Why ESG is a strategic driver for the PPM community
Environmental, Social and Governance (ESG) principles are no longer just trendy buzzwords – they’re becoming essential to business strategy. Investors, regulators and customers increasingly expect organizations to demonstrate responsible practices – not just in their operations, but in how projects are delivered.
With projects being the engines of change, shaping how organizations operate, it means ESG must be embedded in both the choice of which initiatives organizations pursue, but also in how projects and programs are managed.

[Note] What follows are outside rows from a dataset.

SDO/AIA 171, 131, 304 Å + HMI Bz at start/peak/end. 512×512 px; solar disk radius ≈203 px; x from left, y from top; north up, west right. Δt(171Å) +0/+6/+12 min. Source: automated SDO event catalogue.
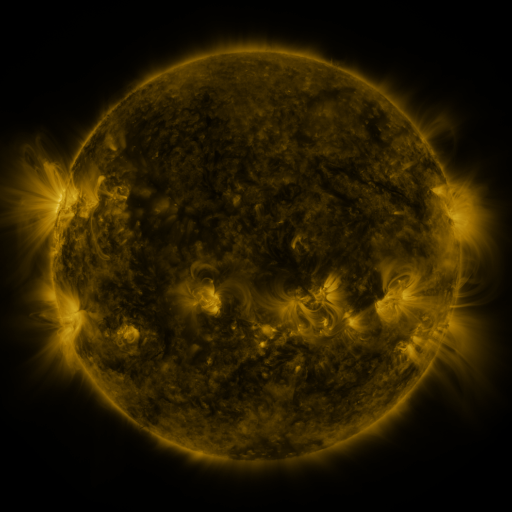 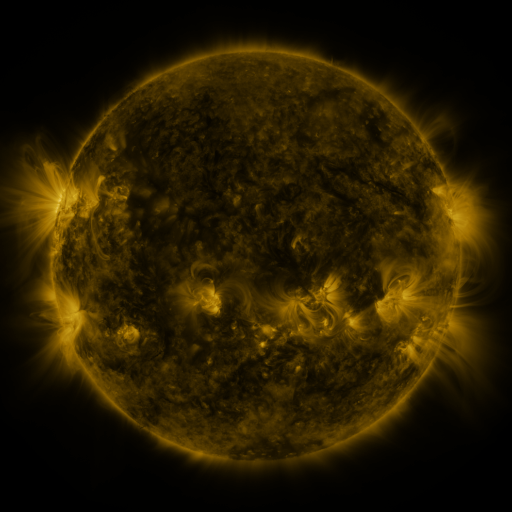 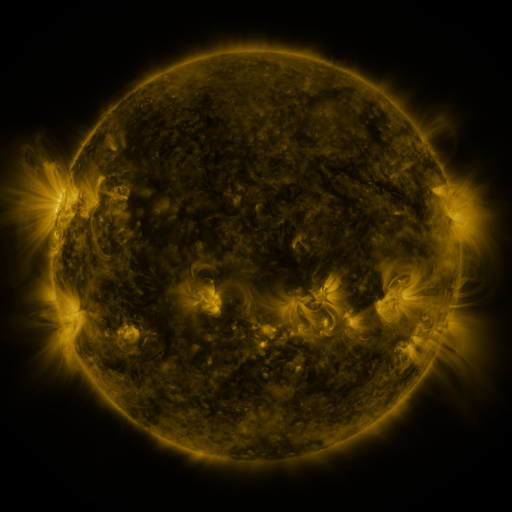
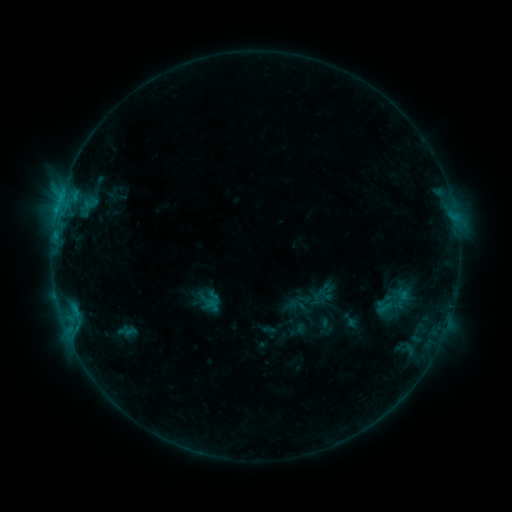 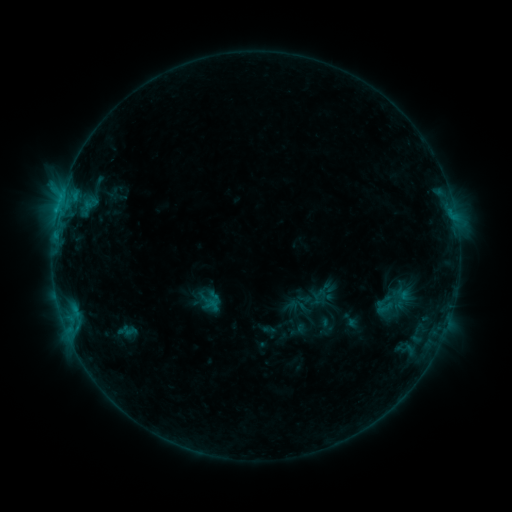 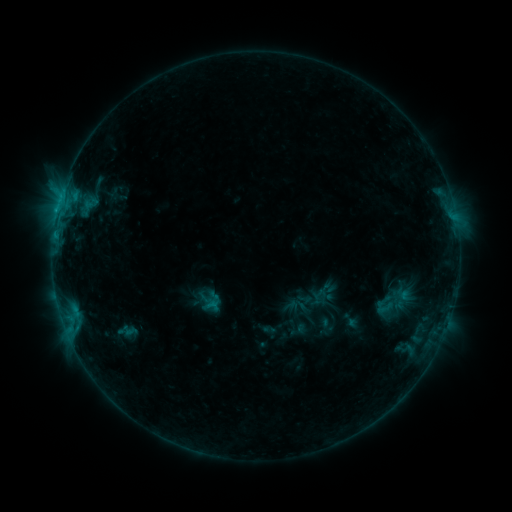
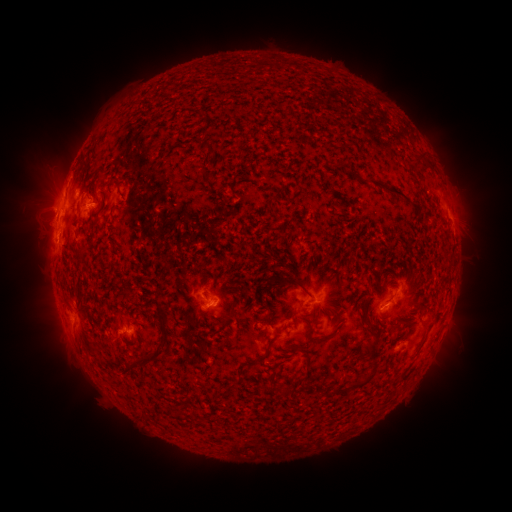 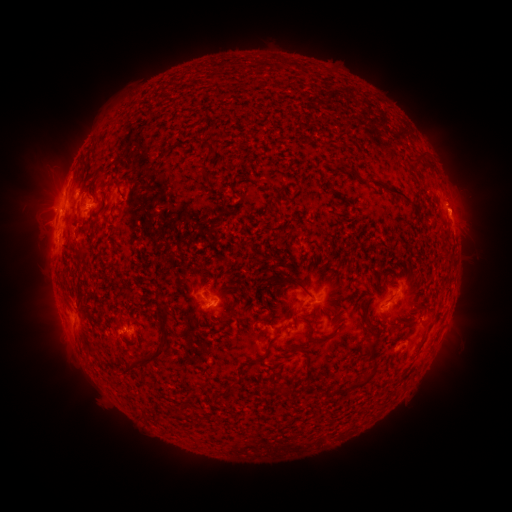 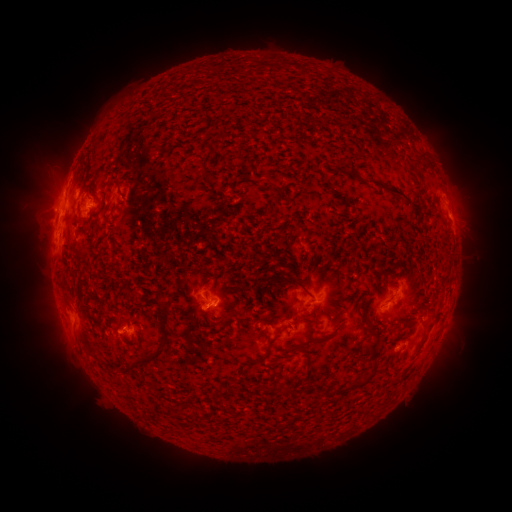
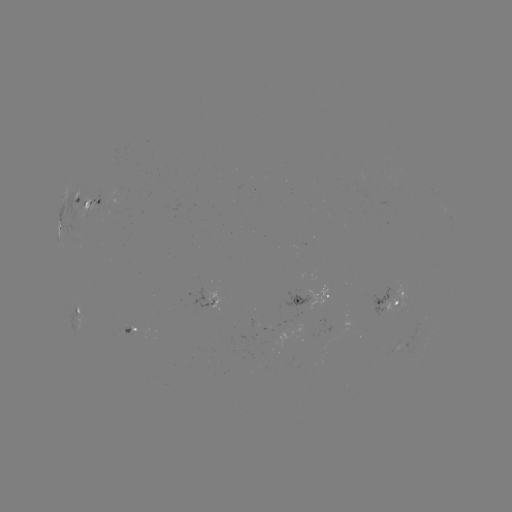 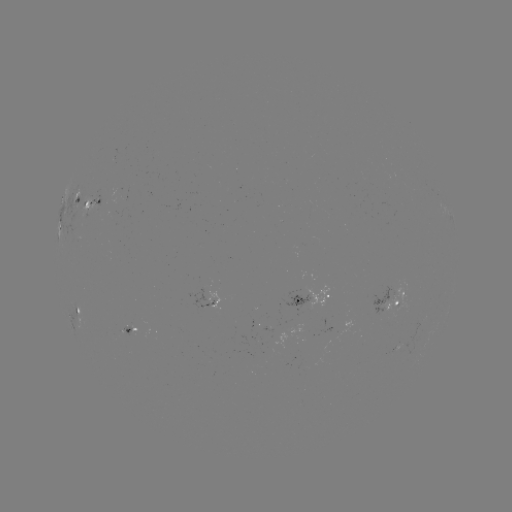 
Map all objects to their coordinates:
eruption: (456, 202)
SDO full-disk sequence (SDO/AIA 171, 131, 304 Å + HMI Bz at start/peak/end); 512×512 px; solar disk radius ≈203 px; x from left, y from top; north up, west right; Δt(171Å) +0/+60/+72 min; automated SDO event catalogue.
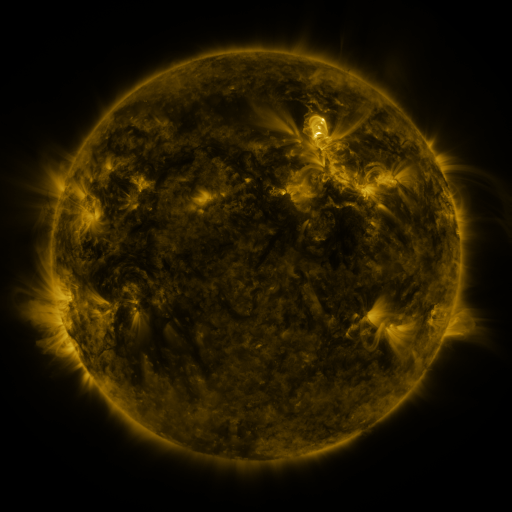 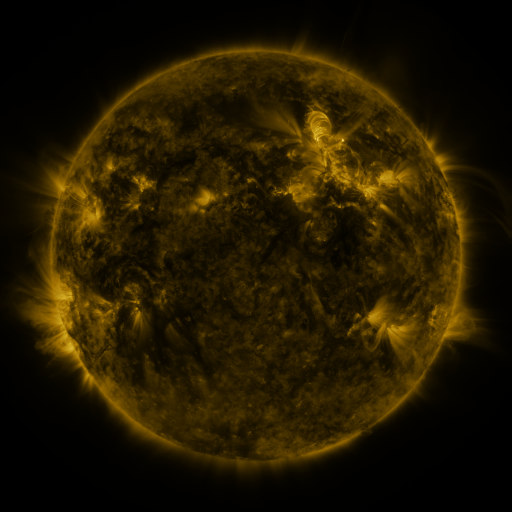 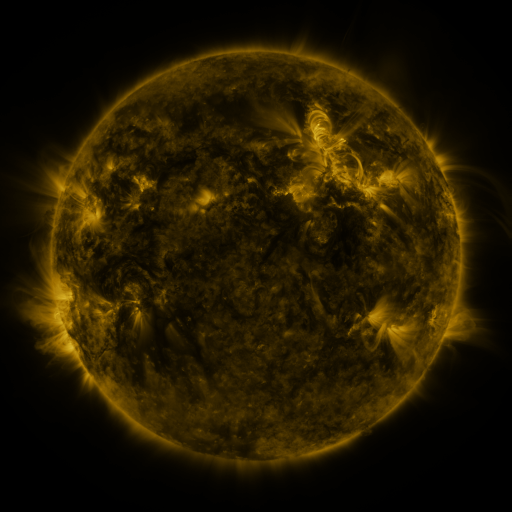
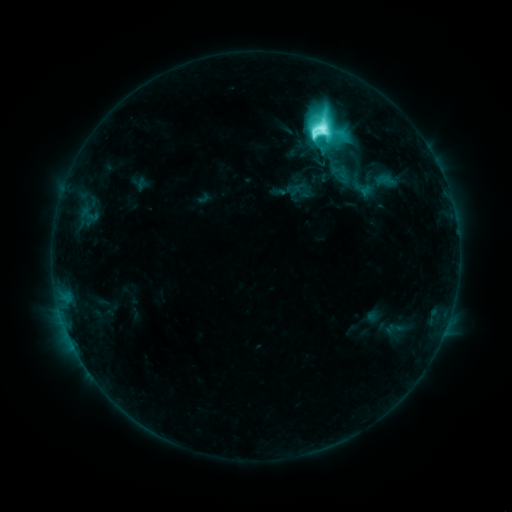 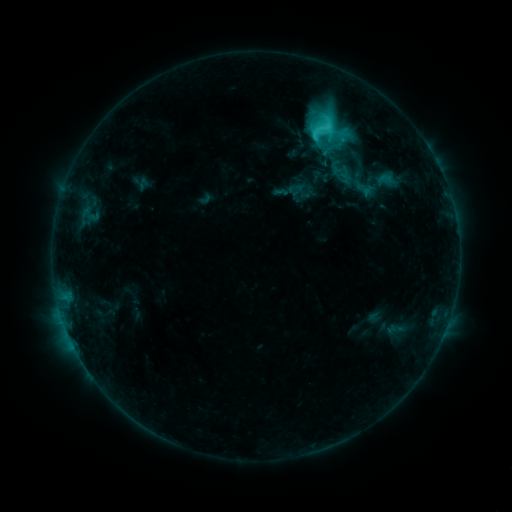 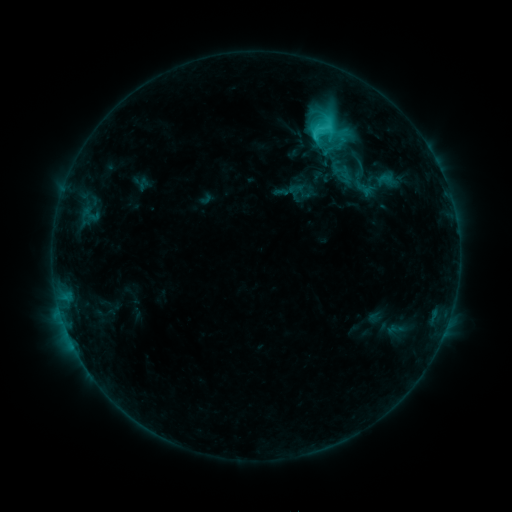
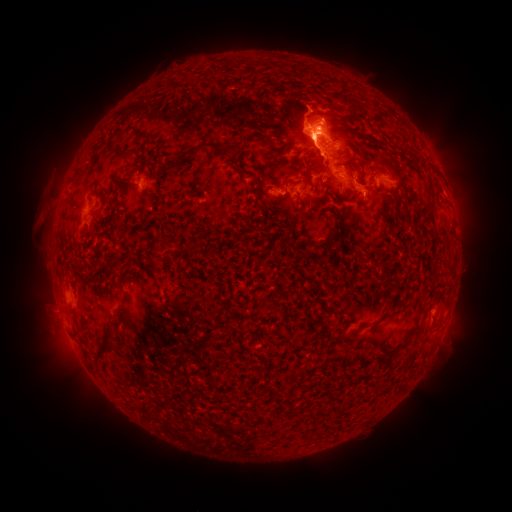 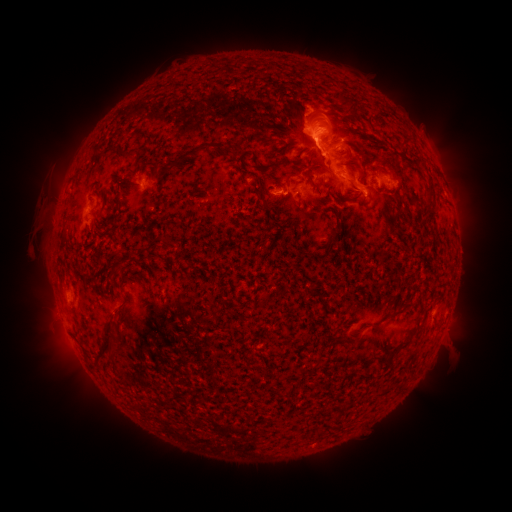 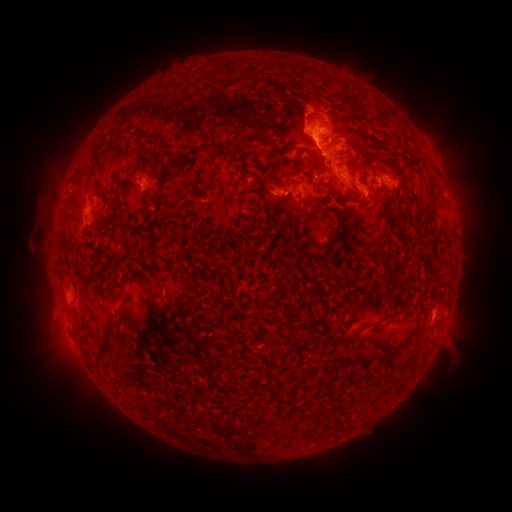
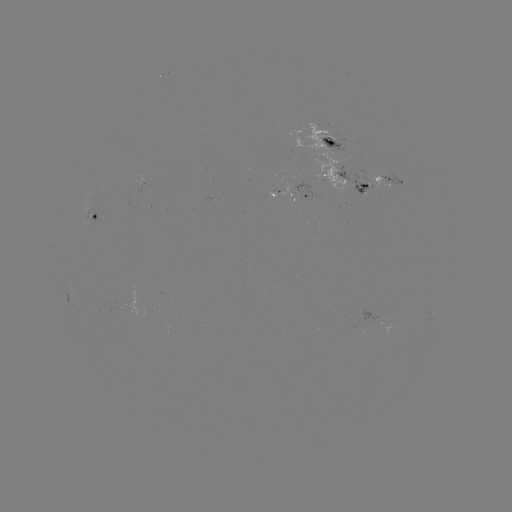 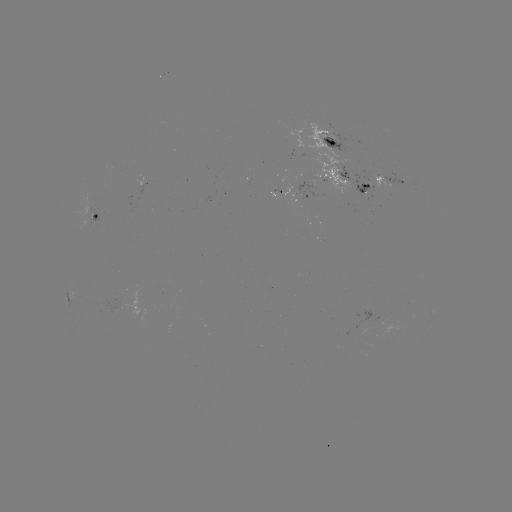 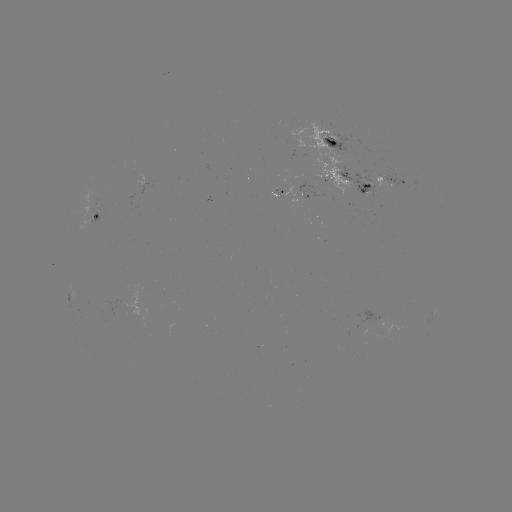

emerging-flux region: <bbox>87, 208, 99, 214</bbox>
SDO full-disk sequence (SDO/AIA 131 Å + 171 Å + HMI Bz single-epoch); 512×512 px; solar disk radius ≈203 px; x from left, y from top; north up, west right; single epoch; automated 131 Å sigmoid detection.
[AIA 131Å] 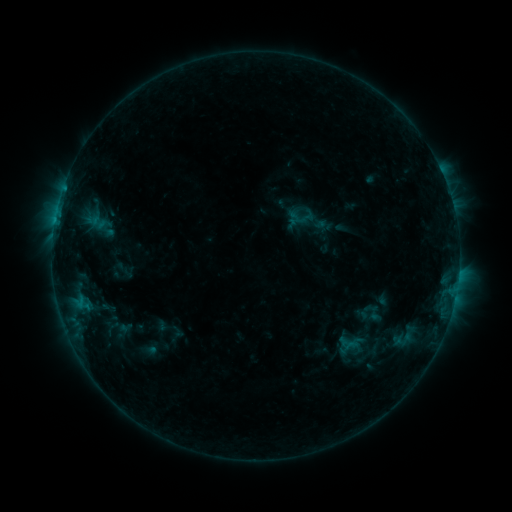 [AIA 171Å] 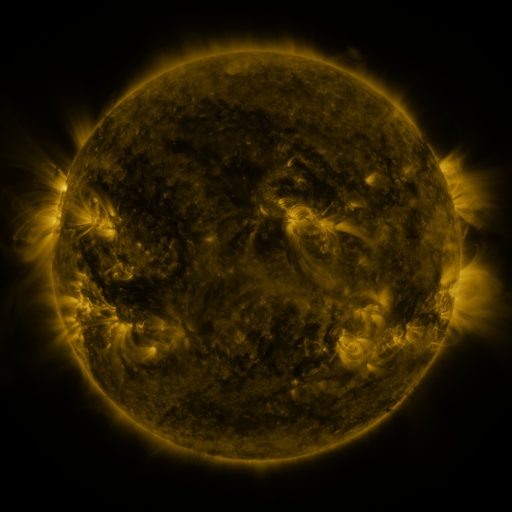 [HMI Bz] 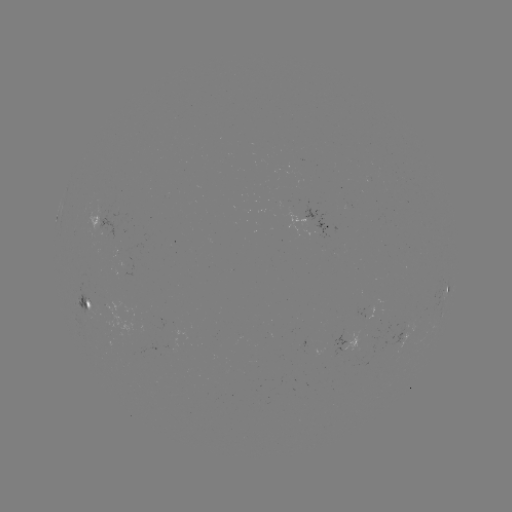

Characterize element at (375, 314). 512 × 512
sigmoid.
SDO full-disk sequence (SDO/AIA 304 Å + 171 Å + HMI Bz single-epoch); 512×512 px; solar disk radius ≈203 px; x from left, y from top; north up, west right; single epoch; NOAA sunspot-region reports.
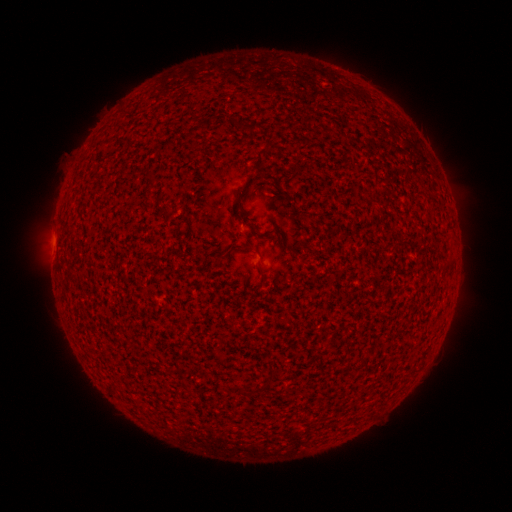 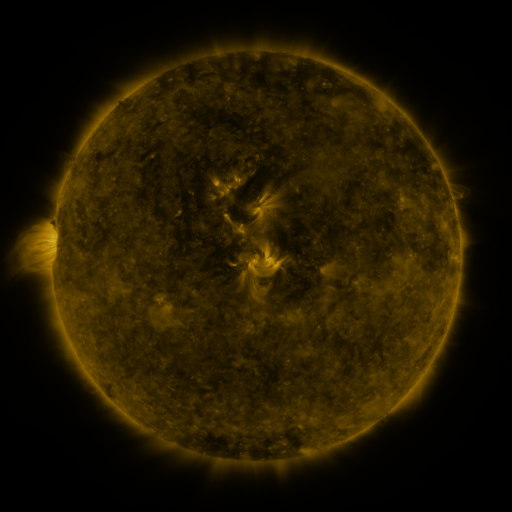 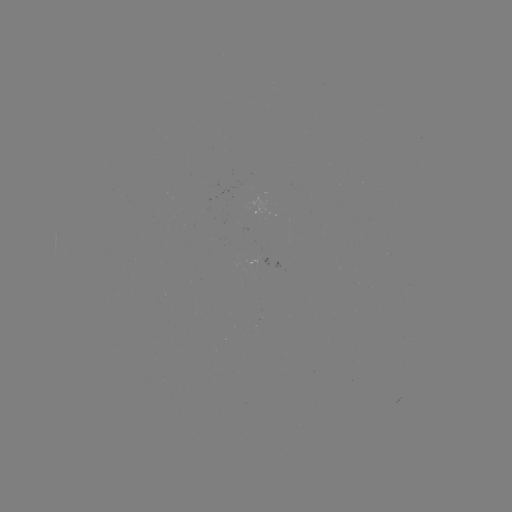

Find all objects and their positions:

What does ESG really mean for projects?
Environment
How does an organization manage its environmental impact, including carbon emissions, energy consumption, resource use, pollution/waste management and biodiversity? From a project perspective, can negative impact on the environment be minimized? Can resource use be optimized and travel minimized? Make choices regarding sustainable materials and suppliers and incorporate energy-efficient technologies within deliverables.
Social
Encompasses how an organization interacts with employees, customers, suppliers and the broader community. This includes human rights, labor practices and community engagement. Projects must consider their effect on stakeholders. Does the project support diversity and inclusion? Is it ethically sound? Does it harm or contribute to local communities? Are we assessing the social impact for largescale initiatives? Let’s prioritize employee well-being during change implementation.
Governance
Deals with how an organization is run, incorporating transparency, executive compensation, broad diversity, and ethical decision-making. Does the project comply with regulations? Is leadership being transparent and accountable to stakeholders? Is the decision-making ethical and can we strengthen risk management and accountability structures?
How should we incorporate ESG into our project lifecycles?
Feasibility/Initiation
Analyze environmental, social and governance impacts early. Expand stakeholder analysis beyond shareholders and executive opinions, include local communities, environmental specialists and government bodies. Is there anything to incorporate into the business case? Select vendors with strong ESG credentials.
Planning
Set your measurable ESG-specific goals and define how to track them. Identify ESG-related risks – such as environmental protests, regulatory changes, supply-chain disruption and of course, plan your mitigation strategies be? Capture and map stakeholder expectations up front.
Execution, monitoring and control
Use ESG monitoring tools and dashboards. Report progress regularly and adjust as needed. Keep ESG risks updated in the risk register.
Project closure
Evaluate the project’s success beyond financials. Did we meet ESG objectives?
What resistance might you encounter?
Expect skepticism: ESG goals aren’t always popular or readily accepted.
The first step in any change is to raise awareness. Many project teams and sponsor don’t fully grasp what ESG means and why it matters. Another common issue is that ESG initiatives and targets are frequently viewed as adding cost, time, and bureaucracy. ESG often competes with short-term financial targets and if leadership isn’t strong, ESG will get deprioritised.
There is a danger that project teams regard ESG as “extra work” or irrelevant to their work, especially if ESG targets are too vague, such as “we will be more sustainable” and gathering ESG-related data (such as carbon footprint) can be a challenge.
Finally, your usual suppliers may not have sustainable ESG credentials or processes in place, so might push-back.
What should we do now?
- Get awareness training going for staff/project teams if that hasn’t been done already.
- Start to show ROI to combat cost & complexity resistance & ensure ESG is embedded within project business cases.
- Set clear ESG metrics/KPI’s – start small.
- Review your supplier contracts and vendor guidance.
- Include communications within your change management / stakeholder engagement strategies to combat ESG resistance.
With customers increasingly looking at whether their suppliers can demonstrate responsible, sustainable practices ESG isn’t just good ethics – its good business!